In a tree, leaf senescence starts when the Fall photoperiodism is triggered. I know, I keep using those $10 words, but bear with me.

Photoperiodism is the ability of a tree to measure the amount of sun that the tree is getting each day. In the Fall, photoperiodism triggers the leaves to enter senescence. Amazingly enough, there is no universal amount of sunlight that will trigger senescence in trees. Even trees within the same species will be triggered at slightly different amounts. Which is a good thing for Fall foliage watchers, because this is what causes the lovely collage of colors. The trees are at different points in their senescence cycle, resulting in different colors.

All that is known is that at around 12 hours of daily sunlight, photoperiodism triggers leaf senescence in trees. Kind of like sometime around 18, teenagers turn into adults. Kinda. I know you parents out there with college age children are probably disagreeing with that, but in theory…

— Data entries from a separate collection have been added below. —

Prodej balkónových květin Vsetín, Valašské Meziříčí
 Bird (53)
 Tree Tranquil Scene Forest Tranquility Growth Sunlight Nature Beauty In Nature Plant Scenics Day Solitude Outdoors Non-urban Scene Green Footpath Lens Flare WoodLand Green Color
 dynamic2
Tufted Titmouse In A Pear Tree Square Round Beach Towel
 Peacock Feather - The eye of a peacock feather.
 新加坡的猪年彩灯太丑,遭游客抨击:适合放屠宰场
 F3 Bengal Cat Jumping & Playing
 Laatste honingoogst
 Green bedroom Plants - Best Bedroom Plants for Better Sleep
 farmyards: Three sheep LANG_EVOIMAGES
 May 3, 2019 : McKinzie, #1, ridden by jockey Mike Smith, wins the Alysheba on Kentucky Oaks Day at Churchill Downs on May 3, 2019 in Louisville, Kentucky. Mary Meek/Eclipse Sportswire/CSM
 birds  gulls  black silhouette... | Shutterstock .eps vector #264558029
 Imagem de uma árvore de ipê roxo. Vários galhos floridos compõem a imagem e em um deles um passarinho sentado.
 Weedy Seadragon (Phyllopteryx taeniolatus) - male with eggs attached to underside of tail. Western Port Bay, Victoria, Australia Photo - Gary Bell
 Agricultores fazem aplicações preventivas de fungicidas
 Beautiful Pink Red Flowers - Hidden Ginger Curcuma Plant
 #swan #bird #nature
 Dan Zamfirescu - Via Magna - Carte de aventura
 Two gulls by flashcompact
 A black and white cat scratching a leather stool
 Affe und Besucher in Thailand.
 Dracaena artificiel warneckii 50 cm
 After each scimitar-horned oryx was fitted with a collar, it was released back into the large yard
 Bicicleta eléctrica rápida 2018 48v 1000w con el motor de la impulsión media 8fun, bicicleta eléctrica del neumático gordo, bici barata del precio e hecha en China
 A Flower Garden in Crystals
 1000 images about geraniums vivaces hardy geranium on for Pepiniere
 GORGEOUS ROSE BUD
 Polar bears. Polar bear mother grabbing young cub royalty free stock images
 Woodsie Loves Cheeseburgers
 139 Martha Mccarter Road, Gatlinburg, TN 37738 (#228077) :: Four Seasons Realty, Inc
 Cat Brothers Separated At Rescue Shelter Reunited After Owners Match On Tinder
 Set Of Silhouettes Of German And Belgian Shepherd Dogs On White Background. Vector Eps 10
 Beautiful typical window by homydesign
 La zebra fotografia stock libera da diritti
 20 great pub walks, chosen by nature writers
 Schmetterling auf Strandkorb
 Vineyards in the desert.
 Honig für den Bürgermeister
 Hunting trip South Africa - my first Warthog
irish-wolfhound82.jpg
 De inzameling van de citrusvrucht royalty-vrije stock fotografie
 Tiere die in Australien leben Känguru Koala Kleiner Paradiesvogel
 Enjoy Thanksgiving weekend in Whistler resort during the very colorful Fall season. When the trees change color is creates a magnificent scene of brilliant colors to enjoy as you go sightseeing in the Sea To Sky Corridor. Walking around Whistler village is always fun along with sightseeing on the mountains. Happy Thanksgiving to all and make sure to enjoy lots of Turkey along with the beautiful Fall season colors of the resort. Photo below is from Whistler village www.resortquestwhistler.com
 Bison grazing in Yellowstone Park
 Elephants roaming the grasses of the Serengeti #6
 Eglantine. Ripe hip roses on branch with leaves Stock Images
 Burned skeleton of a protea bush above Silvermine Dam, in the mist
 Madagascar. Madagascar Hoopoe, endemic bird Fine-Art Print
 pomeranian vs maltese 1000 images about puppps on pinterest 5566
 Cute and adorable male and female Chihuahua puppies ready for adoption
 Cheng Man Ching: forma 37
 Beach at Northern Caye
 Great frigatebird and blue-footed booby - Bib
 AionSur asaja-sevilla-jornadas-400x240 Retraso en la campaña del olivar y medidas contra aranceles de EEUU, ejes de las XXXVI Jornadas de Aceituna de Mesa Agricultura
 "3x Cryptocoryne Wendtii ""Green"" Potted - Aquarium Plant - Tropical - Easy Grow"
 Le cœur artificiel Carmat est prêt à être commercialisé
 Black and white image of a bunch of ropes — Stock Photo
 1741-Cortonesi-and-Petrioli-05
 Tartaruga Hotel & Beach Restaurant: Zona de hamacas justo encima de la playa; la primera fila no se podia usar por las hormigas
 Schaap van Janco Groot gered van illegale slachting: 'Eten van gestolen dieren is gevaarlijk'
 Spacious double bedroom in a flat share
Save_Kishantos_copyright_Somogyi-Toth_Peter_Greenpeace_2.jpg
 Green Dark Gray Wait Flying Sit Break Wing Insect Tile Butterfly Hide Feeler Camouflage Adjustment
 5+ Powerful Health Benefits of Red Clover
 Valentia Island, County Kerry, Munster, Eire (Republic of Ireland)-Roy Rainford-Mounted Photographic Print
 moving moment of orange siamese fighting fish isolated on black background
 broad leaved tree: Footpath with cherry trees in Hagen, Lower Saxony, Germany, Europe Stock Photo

Anyhoo, so we have established that trees don’t go on some kind of arbortorial bender in the fall and get naked. It is actually a process that is rather sad or romantic, if you think about it. Once a year part of the tree dies. Once a year, the tree kills some part of itself so that it can survive until next year.

12 thoughts on “How Trees Get Naked – Leaf Senescence And Why Leaves Fall Off A Tree
  1. I always thought that senescence was also related to temperature. The first frost seems to work together with day length. What do you think? I’m glad that I’m not responsible!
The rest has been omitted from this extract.